Neerja manages to save the 41 Americans on board, whom the terrorists are seeking out, by hiding their passports and thus preventing their identification. Once the firing starts, though hit in the arm, she manages to yank open the emergency door, and though could have been the first one to jump out, like a good captain of the ship, lets others dive to safety, and finally succumbs to a hail of fire while shielding three kids. One of them, only seven then, later became the captain of an airline and said Neerja had been his lifetime inspiration.

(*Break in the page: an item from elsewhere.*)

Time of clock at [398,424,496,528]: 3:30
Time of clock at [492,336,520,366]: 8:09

Neerja Bhanot was posthumously awarded the highest Indian peacetime civilian award for bravery, the Ashok Chakra, in 2010, nearly a quarter century after the act, when the US Govt. had already awarded her at least four bravery awards and set up a trust in her name, and after the Pakistan Govt. had also awarded her the Tamgha-e-Insaniyat for “kindness” to humans.
It’s a different matter that President Musharraf, within a week of 9/11, released from prison the worst offender among the hijackers, Al Safarini, who’d shot at and killed many passengers. The FBI later nabbed Al Safarini from Bangkok while trying to sneak into Jordan, and now he cools his heels for 160 years in a prison in Colorado. The remaining hijackers, whose death sentence was commuted to a life term, after serving time in a Pakistani jail, were quietly put on a flight to Dubai in 2008. One of them was later allegedly killed in drone attacks in Waziristan, but no proof exists.

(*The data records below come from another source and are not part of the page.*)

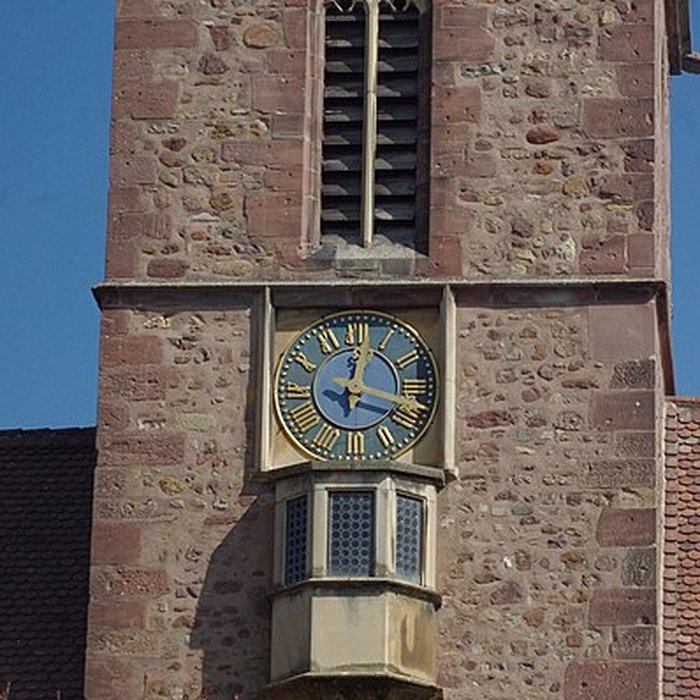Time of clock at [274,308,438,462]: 12:17
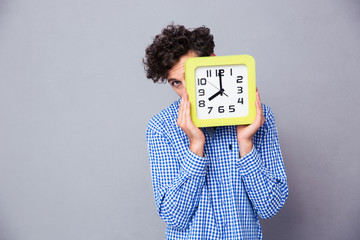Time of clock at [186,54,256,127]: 7:59
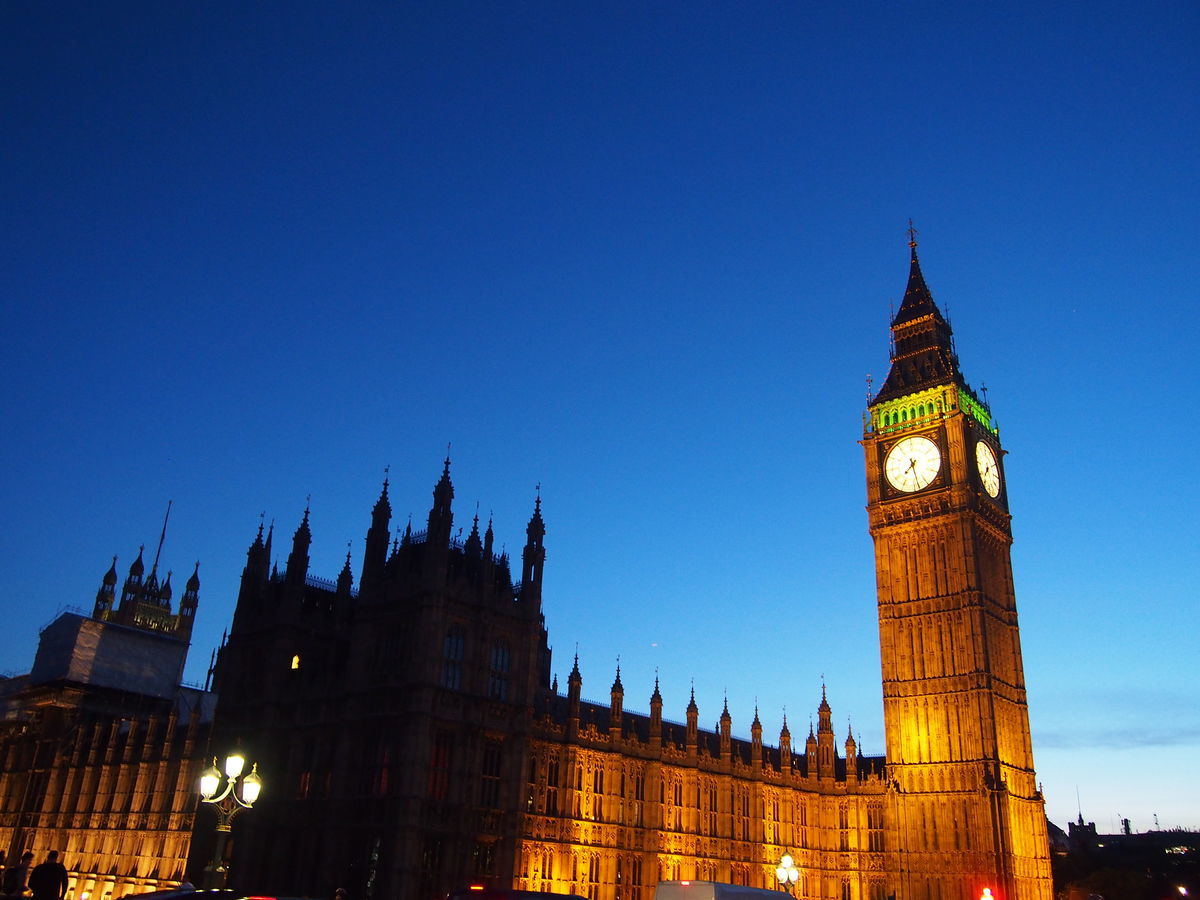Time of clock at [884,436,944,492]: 7:28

That was the incident, now the movie.
Technically, not a brilliant movie: the camera is shaky, the cinematography uninspiring, the music, missing. The summing up speech by Shabana Azmi is terribly scripted, and ruins everything. The movie clumsily tries to capture the trauma and grief of parents and family as they relive tender memories, but other than the father clutching his head or the mother raving incoherently, or wanly flipping through worn pictures, the emotional yoking doesn’t quite play out. One realizes, other than the total dependence of the script on the crutch of facts; the writer has hardly any fiction to offer.

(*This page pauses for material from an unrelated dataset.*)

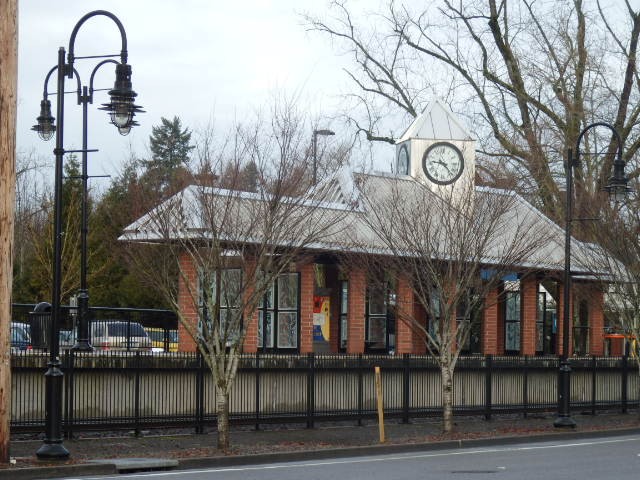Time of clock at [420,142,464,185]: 9:22
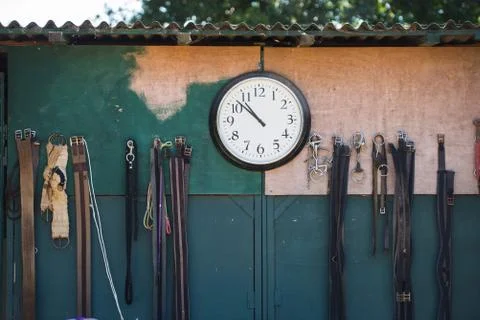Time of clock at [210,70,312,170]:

How are leaders made? Some are born leaders. Some are made leaders. Others, like Neerja, have leadership thrust upon them. Frequent flashbacks show Neerja a victim of domestic violence and dowry abuse in an arranged marriage gone sour in just two months – her parents constantly goading her to be brave. Was it the depression, the rebound of a failed marriage, or a sense of having nothing to lose, or the pride of uniform, or faith, or a negative experience that prodded one to rebel in the face of certain death, or allegiance to the color of our flag that prompted such exceptional courage beyond the call of duty from one of such tender years? The characterization of Neerja is unsteady – she starts off as a bubbly youngster, the life of parties, the impromptu songster; but as the gloom of incarceration descends, we see her more as an anguished, tortured soul; weary of suffering, with a lurking desperation that leans on death wish.
Catch the flick for the triumph of the human spirit, for that unwavering, inexplicable force that descends and takes hold of one soul to vanquish adversity and save innocent lives, and not for a tale brilliantly told.